The fifteenth-century cruel prince who was the model for Count Dracula, the famous fictional bloodthirsty human vampire, was probably a vegetarian. Or vegan. In any case, meat was not on his menu. Scientists who did chemical research on letters from Vlad III from Transylvania, in present-day Romania, recently discovered this.
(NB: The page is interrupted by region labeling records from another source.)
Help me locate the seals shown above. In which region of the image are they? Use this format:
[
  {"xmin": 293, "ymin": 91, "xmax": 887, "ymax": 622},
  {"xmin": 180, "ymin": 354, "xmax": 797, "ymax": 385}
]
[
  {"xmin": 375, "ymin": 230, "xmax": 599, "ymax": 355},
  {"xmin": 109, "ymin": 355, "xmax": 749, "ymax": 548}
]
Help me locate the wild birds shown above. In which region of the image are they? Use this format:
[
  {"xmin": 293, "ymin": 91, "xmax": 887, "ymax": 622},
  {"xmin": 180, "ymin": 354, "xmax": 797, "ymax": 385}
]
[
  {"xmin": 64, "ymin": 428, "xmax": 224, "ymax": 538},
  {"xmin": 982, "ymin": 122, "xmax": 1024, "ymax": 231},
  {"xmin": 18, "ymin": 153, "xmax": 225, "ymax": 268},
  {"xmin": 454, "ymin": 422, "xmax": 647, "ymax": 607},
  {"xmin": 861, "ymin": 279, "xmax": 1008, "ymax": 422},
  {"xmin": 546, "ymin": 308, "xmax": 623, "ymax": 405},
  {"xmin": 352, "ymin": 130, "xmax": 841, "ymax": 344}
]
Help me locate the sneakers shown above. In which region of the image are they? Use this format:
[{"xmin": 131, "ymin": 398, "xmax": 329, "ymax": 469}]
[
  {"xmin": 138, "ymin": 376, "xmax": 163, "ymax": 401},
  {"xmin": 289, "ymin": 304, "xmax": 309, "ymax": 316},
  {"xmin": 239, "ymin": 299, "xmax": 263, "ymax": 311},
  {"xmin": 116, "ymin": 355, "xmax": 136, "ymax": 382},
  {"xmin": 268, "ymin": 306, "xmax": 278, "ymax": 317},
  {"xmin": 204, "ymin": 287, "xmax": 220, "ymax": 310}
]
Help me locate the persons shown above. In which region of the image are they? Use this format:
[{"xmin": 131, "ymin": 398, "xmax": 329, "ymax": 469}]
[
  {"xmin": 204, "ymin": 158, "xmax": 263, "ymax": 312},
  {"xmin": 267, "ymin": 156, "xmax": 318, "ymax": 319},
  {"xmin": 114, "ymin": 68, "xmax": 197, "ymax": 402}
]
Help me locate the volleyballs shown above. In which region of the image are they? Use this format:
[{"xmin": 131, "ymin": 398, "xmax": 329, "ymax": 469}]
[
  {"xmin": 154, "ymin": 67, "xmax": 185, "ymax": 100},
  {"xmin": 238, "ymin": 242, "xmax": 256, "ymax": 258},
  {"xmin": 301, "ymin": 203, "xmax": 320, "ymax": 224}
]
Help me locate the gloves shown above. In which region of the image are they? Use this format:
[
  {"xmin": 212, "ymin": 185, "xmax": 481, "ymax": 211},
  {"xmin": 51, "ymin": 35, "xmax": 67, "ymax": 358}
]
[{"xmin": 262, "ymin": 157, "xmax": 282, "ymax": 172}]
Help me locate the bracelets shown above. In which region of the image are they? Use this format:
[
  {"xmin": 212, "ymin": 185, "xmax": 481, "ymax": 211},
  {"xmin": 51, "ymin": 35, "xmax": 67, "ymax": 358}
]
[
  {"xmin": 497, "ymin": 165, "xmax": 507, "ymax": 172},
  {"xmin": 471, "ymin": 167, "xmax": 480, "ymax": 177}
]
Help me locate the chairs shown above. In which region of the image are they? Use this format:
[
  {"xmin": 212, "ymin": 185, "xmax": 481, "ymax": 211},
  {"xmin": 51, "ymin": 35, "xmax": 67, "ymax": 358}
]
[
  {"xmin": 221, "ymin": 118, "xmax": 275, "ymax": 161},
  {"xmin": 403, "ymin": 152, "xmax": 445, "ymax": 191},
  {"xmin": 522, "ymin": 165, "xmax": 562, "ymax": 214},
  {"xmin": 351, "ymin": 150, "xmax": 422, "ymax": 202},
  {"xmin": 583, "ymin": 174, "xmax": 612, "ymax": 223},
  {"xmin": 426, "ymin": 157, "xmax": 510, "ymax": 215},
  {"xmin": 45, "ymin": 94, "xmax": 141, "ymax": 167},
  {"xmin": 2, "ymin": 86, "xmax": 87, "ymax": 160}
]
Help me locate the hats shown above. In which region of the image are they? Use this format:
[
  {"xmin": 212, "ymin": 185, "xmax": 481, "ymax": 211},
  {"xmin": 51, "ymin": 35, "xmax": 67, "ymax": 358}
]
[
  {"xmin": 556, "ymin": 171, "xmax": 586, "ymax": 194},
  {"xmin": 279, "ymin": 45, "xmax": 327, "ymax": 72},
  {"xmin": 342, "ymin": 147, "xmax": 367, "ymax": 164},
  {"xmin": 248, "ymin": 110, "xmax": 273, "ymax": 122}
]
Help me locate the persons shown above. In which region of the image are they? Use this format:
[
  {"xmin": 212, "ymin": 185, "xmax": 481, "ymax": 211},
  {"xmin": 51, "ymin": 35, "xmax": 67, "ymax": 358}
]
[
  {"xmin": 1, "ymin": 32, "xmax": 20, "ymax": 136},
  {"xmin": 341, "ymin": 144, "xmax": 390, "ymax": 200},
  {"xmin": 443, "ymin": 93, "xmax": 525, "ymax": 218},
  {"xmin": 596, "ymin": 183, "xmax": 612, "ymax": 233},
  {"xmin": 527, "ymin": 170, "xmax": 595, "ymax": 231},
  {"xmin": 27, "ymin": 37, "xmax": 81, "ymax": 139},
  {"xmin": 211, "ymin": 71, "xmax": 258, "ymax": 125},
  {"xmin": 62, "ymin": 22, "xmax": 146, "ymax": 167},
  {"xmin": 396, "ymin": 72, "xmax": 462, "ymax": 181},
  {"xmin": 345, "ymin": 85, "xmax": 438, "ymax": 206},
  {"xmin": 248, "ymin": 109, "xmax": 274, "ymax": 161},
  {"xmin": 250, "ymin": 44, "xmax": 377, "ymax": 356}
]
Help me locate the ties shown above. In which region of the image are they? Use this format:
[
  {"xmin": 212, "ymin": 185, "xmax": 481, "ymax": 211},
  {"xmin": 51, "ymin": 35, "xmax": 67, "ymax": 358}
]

It was Vlad III who partly inspired writer Bram Stoker in 1897 to write his famous, much-filmed vampire book about Count Dracula. Because Vlad III was also called Vlad Dracula, ‘son of the dragon’, because his father was a knight with a dragon on his coat of arms. Vlad Dracula fought for power in what is now southern Romania around 1456, and is said to have killed tens of thousands of people by impaling them on stakes. That is why he was nicknamed Vlad the Impaler.
Molecular traces
Three 500-year-old letters from this Vlad the Impaler have now been examined for molecular traces. Scientist Gleb Zilberstein found the well-preserved letters in the Romanian city of Sibiu, the magazine said The New Yorker. Using strips of plastic film, he removed hundreds of remains of old protein molecules from the letters, including from the spot where Vlad Dracula signed his signature. About 500 traces of molecules were found in this paleo-proteomic study, 100 of which were very old. Of these, sixteen probably belong to Vlad the Impaler.
Chemical analysis of it, in a university laboratory in Catania, Italy, led to scientific conclusions recently published in the journal Analytical Chemistry.
One of those conclusions is that Vlad III probably had a disease that made him cry tears of blood, hemolacria. And he may have had skin and respiratory conditions.
According to researcher Gleb Zilberstein, animal food proteins were missing from the molecules taken from the letters. According to him, only plant food molecules were found on the letters. Vlad III does not appear to have eaten meat, only vegetable food. Hence Zilberstein in The Times said: “Dracula may have been a vegetarian or vegan, either because food was scarce or because of his health.” The time in which Vlad III lived is known as ‘The Little Ice Age’, when the climate in Europe was very cold and there was little food available.